Functions of vitamin D
Vitamin D is without a doubt one of the most important nutrients required for the overall well-being of the body. It performs various important functions, which include:
- Promoting bone health and enabling calcium absorption
- Improving muscle health
- Modulating the immune system
- Promoting cell growth
- Reducing inflammation, which prevents the occurrence of rheumatoid arthritis and psoriasis
- Upgrading cardiovascular health
- Regulating blood pressure
Who is at risk of vitamin D deficiency?
- Breastfed infants
- People who take medicines that affect vitamin D synthesis
- People with lymphoma (a type of cancer)
- Older adults
- People with dark skin
- People suffering from Crohn’s disease or an autoimmune disorder called celiac disease
- Obese people
- People who underwent gastric bypass surgery
- Those who have osteoporosis
- People with chronic kidney or liver complications
- People with hyperthyroidism
- People who smoke
Experts recommend seeking immediate medical assistance if you have any of the above-mentioned risk factors for vitamin D deficiency.
Tips to increase vitamin D levels
There are a few easily available foods that naturally contain a small amount of vitamin D, these include:
- Egg yolks
- Milk, cheese, other dairy products
- Breakfast cereals and oatmeals
- Soy drinks
Many multivitamin supplements contain vitamin D. There are vitamin D supplements also available that can help in managing the deficiency.

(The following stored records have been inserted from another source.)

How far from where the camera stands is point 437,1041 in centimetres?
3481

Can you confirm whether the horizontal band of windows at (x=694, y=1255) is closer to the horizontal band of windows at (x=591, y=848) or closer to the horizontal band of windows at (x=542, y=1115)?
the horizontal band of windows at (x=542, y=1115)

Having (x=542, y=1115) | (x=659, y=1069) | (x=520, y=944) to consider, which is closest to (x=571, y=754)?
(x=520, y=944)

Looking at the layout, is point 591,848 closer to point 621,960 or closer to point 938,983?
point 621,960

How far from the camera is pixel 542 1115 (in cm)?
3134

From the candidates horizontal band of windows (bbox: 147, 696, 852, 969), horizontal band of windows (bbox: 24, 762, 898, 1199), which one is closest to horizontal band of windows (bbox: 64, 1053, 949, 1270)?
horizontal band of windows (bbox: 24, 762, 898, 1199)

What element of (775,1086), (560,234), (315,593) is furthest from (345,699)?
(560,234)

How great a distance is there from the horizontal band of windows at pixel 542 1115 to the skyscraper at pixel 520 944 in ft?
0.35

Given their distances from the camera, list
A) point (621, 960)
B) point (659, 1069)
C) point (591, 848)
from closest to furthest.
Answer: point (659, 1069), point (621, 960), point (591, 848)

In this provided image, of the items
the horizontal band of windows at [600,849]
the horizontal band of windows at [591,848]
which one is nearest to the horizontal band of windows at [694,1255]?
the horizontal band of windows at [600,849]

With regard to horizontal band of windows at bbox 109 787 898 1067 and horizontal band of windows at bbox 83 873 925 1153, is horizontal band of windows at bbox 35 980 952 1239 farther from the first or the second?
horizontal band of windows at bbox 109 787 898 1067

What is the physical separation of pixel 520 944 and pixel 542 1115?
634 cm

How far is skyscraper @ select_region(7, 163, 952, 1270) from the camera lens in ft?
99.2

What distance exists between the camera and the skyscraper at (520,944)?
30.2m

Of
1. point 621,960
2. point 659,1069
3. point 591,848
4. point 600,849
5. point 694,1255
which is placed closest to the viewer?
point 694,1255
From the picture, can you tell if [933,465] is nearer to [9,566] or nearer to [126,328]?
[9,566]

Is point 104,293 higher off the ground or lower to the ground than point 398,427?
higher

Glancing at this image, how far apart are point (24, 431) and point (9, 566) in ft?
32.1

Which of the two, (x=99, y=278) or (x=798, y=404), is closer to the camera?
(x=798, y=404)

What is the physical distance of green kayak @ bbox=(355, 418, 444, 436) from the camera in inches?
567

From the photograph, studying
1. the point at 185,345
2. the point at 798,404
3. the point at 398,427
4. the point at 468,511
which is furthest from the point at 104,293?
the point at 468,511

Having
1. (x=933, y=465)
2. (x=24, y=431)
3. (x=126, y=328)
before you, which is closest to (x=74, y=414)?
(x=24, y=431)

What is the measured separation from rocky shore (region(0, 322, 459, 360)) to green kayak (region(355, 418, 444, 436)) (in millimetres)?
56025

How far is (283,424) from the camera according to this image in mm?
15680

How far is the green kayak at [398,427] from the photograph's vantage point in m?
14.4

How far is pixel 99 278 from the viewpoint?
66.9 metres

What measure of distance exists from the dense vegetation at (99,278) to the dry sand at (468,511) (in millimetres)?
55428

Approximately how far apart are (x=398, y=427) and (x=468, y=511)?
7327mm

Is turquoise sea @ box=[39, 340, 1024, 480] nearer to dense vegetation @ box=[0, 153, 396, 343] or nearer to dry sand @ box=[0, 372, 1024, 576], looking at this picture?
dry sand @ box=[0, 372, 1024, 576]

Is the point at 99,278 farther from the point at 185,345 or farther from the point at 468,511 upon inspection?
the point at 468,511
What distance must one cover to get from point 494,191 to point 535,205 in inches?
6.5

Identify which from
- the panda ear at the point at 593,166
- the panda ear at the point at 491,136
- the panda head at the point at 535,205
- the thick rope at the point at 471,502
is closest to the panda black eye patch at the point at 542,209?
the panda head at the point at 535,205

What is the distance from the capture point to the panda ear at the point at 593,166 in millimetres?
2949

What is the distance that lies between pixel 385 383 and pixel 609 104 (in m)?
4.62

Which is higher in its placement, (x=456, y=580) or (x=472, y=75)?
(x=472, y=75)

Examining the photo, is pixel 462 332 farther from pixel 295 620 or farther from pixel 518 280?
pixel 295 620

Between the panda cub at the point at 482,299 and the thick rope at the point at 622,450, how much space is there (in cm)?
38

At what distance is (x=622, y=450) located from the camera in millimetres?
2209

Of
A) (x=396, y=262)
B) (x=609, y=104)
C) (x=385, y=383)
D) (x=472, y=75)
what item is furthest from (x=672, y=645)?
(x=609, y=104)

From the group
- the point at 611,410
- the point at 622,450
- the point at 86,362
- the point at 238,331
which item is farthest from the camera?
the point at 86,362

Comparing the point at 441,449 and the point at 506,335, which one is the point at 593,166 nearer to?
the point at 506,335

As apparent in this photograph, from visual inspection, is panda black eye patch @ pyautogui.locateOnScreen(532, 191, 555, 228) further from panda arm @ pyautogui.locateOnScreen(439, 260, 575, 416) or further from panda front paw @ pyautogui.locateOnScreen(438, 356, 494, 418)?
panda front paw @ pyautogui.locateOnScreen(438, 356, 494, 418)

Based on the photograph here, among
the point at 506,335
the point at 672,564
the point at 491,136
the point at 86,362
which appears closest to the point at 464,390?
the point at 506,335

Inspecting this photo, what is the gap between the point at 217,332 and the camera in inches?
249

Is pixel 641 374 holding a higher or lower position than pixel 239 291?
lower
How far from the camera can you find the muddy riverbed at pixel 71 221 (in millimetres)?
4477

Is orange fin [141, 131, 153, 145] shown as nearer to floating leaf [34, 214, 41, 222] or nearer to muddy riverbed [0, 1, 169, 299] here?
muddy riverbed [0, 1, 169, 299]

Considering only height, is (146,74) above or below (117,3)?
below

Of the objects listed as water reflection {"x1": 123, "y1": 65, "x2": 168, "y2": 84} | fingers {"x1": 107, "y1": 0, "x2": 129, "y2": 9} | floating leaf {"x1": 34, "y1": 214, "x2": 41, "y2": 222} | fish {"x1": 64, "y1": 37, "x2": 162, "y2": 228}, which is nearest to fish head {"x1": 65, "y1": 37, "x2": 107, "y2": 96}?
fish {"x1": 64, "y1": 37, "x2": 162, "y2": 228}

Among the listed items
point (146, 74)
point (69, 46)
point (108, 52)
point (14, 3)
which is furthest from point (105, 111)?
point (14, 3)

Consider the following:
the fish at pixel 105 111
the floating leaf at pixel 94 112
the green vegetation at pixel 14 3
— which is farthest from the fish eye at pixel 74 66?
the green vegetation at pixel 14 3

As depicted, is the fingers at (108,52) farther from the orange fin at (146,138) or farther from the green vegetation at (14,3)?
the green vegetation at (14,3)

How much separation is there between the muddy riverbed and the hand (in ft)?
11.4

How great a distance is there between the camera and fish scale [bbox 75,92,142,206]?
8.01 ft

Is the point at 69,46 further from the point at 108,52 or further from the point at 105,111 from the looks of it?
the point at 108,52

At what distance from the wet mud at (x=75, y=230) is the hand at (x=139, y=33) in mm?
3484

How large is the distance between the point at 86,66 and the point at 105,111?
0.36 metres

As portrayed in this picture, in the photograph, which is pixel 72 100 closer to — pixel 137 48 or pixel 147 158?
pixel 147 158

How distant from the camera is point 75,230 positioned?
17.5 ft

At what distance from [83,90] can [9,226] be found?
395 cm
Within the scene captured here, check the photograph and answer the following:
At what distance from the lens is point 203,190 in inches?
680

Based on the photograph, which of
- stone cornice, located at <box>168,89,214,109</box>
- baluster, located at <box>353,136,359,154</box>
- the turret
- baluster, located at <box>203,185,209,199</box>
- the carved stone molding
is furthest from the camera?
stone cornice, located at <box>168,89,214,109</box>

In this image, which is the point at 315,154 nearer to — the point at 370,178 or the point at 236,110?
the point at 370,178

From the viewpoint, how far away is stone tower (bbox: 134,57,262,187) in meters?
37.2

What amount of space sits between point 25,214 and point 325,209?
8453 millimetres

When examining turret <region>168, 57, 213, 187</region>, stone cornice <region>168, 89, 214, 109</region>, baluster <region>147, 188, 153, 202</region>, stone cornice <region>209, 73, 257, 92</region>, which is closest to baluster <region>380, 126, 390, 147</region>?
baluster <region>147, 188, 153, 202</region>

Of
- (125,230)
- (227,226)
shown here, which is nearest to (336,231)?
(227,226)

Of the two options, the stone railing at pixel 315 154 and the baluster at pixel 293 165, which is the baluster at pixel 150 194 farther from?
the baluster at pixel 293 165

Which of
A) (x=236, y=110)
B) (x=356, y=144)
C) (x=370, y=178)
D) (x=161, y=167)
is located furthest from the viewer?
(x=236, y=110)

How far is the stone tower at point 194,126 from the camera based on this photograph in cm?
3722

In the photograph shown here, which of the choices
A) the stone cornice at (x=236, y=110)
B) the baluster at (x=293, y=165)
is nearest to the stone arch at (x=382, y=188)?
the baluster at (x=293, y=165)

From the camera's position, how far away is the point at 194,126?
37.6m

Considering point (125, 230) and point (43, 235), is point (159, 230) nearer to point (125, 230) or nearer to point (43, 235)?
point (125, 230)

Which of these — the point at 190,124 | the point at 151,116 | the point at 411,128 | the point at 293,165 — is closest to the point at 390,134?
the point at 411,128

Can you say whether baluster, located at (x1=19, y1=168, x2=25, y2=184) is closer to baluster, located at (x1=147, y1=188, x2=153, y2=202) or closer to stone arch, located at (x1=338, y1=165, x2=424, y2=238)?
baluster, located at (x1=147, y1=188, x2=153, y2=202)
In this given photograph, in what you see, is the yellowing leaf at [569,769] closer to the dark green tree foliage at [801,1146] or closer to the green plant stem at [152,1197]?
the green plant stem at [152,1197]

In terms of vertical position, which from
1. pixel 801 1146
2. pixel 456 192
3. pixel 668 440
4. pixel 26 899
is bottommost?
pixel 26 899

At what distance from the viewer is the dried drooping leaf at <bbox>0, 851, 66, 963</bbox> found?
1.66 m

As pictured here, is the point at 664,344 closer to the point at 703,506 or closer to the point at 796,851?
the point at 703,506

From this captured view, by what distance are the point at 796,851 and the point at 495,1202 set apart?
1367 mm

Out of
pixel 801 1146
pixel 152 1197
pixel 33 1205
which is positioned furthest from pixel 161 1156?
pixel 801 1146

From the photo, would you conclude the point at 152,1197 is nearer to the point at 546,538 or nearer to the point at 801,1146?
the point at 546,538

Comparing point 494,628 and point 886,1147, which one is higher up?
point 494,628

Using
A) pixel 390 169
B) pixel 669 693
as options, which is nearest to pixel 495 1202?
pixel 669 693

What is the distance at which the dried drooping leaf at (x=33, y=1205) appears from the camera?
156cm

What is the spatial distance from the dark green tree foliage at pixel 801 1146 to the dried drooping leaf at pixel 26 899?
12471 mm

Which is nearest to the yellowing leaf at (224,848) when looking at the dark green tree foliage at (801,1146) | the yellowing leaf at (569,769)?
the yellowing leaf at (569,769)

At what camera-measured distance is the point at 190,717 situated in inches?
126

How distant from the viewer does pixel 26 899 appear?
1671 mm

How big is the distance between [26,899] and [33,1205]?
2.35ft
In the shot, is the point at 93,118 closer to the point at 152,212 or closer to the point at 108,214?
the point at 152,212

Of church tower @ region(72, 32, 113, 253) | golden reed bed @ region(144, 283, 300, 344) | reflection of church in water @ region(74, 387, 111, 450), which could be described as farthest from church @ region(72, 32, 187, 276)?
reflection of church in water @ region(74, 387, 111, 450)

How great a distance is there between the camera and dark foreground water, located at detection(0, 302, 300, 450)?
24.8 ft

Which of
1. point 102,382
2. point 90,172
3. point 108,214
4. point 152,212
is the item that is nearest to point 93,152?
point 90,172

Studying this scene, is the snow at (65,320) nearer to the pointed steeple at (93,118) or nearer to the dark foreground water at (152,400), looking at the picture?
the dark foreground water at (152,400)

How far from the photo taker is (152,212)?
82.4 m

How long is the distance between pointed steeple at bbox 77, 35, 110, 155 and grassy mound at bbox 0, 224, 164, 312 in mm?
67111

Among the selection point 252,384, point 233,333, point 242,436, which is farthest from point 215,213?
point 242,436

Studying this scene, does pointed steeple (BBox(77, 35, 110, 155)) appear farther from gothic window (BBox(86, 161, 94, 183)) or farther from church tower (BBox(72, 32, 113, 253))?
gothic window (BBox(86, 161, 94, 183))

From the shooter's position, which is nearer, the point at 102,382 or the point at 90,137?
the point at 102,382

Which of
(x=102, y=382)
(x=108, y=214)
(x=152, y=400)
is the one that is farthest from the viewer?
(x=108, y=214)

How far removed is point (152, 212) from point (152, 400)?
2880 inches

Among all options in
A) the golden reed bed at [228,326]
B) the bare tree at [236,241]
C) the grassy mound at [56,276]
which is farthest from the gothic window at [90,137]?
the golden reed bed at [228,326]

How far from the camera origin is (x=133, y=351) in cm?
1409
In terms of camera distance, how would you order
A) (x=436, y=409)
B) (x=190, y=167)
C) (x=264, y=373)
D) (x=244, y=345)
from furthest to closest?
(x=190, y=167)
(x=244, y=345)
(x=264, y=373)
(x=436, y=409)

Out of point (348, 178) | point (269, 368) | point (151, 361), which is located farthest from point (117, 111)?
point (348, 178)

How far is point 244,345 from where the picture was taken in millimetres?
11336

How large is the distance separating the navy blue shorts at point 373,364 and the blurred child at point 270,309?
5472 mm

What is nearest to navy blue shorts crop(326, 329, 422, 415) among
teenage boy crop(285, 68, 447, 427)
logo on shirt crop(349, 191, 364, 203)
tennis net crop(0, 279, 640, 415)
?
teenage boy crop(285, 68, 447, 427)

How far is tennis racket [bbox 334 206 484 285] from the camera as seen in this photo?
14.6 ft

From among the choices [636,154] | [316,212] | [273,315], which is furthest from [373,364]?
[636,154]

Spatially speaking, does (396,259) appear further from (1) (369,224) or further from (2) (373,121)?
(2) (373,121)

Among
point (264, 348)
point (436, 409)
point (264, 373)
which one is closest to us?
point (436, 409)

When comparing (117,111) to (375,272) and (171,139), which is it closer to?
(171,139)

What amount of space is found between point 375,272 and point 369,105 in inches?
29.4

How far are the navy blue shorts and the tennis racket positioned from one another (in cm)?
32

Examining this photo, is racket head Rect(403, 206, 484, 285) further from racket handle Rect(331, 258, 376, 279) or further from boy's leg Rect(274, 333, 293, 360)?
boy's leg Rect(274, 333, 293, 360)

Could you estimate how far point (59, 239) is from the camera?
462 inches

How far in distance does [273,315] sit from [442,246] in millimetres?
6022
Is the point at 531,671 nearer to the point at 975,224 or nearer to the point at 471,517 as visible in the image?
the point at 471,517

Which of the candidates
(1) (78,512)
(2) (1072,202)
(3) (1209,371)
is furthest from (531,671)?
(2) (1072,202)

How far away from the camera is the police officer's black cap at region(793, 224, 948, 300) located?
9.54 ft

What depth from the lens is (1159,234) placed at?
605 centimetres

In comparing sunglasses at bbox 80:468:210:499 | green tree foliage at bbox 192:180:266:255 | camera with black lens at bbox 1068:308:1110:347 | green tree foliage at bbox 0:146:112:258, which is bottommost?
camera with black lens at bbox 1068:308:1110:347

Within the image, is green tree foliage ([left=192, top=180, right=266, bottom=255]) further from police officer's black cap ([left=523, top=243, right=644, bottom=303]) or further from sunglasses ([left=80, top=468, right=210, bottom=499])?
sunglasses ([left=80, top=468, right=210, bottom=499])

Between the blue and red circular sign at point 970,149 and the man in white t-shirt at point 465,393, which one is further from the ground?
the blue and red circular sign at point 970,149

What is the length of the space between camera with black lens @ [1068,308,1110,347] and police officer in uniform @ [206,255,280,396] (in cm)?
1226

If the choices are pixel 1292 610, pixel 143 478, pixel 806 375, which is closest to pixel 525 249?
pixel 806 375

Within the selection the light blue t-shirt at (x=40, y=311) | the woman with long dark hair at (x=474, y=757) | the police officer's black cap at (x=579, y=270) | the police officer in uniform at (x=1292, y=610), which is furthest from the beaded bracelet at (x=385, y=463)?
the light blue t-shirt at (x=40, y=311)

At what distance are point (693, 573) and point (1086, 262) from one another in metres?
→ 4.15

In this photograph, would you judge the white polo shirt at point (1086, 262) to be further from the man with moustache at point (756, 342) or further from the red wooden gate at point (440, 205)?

If a person is vitamin D deficient, he/she can take these supplements after consulting their health care providers to improve the levels of vitamin D.
The doctor will diagnose the condition and recommend the number of supplements to take and how long the prescription should be followed.
Vitamin D deficiency is the most prevalent vitamin deficiency in India which requires medical attention as it can lead to severe health complications.
The manifestation of vitamin D deficiency symptoms may take years or may not even occur, thus experts recommend that those who are liable for the aforesaid risk factors should get regularly checked for vitamin D levels to avoid any health complications related to vitamin D deficiency. When diagnosed early, the deficiency can also be managed by proper sunlight exposure, certain foods, and supplements.